Hello, I'm new to web design, and I have been studying it for about a year. I'm coming to notice that in this day in age web technology is growing fast. Open source projects are being worked on all around the world by people on their laptops and people are fighting for the customers attention through easy to use website builders like wix or squarespace. I'm a little sketchy of weather webdesign has a future or not because of the technical skills it takes to perform it, over the build it yourself websites that customers can take control over. I'm told that web design is a great career path but at the same time I'm hearing the future of web design is dying out through the competition to make it easy to use for the customer. Does anybody have any opinions on this topic? Does that mean that freelance will die out and inhouse jobs at companies will be the only profitable rout in webdesign?

1 Answer

Kevin Korte
Kevin Korte
28,149 Points

It's definitely changing the landscape, and so if you're wanting to go the ways of a freelance web designer, you'll have to rethink your strategy too. For small business, sites like Wix and Squaresapce are all they think they need. It's likely they're still leaving some business on the table from a cookie cutter website, but they don't understand that.

You also have competition from web designers all around the globe. It's one reason I don't freelance. Actually, at my job, I've hired some freelancers off of Upwork.com, and were getting some offers from designers for $7-$8 an hour, and their portfolio looked decent. No way I would even attempt to compete at that level. I'm not designing anything for anyone at that wage, I'm better of working at McDonalds's (I'd make more).

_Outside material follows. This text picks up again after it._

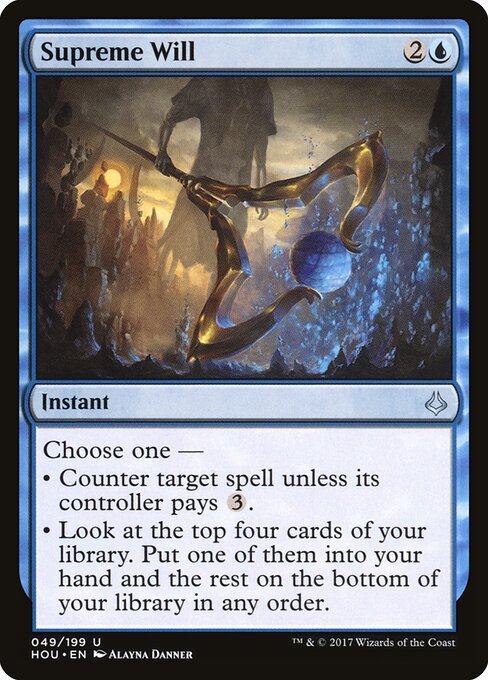 Supreme Will card from HOU #49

I think there is still room to freelance, but you have to bring a few things to the table. You have to be good, and you have to sell yourself, and why money spent on your, will return your client more money. You need to understand their clients, and how they can make changes to their work to have a higher conversion. And you need to go after the right clients.

Mama's little bakery probably isn't your client, but a company running 30-50 employee's might have enough budget, and enough demand, to warrant paying for your skillset you can bring to them.

Just remember, getting jobs as a freelancer is about how you can fix someone else's problem. You can charge them $10,000 for your work, if you're able to show them that paying you $10,000 will net them $100,000 more in profit this year. And of course, you have to follow through, as your reputation will be very valuable.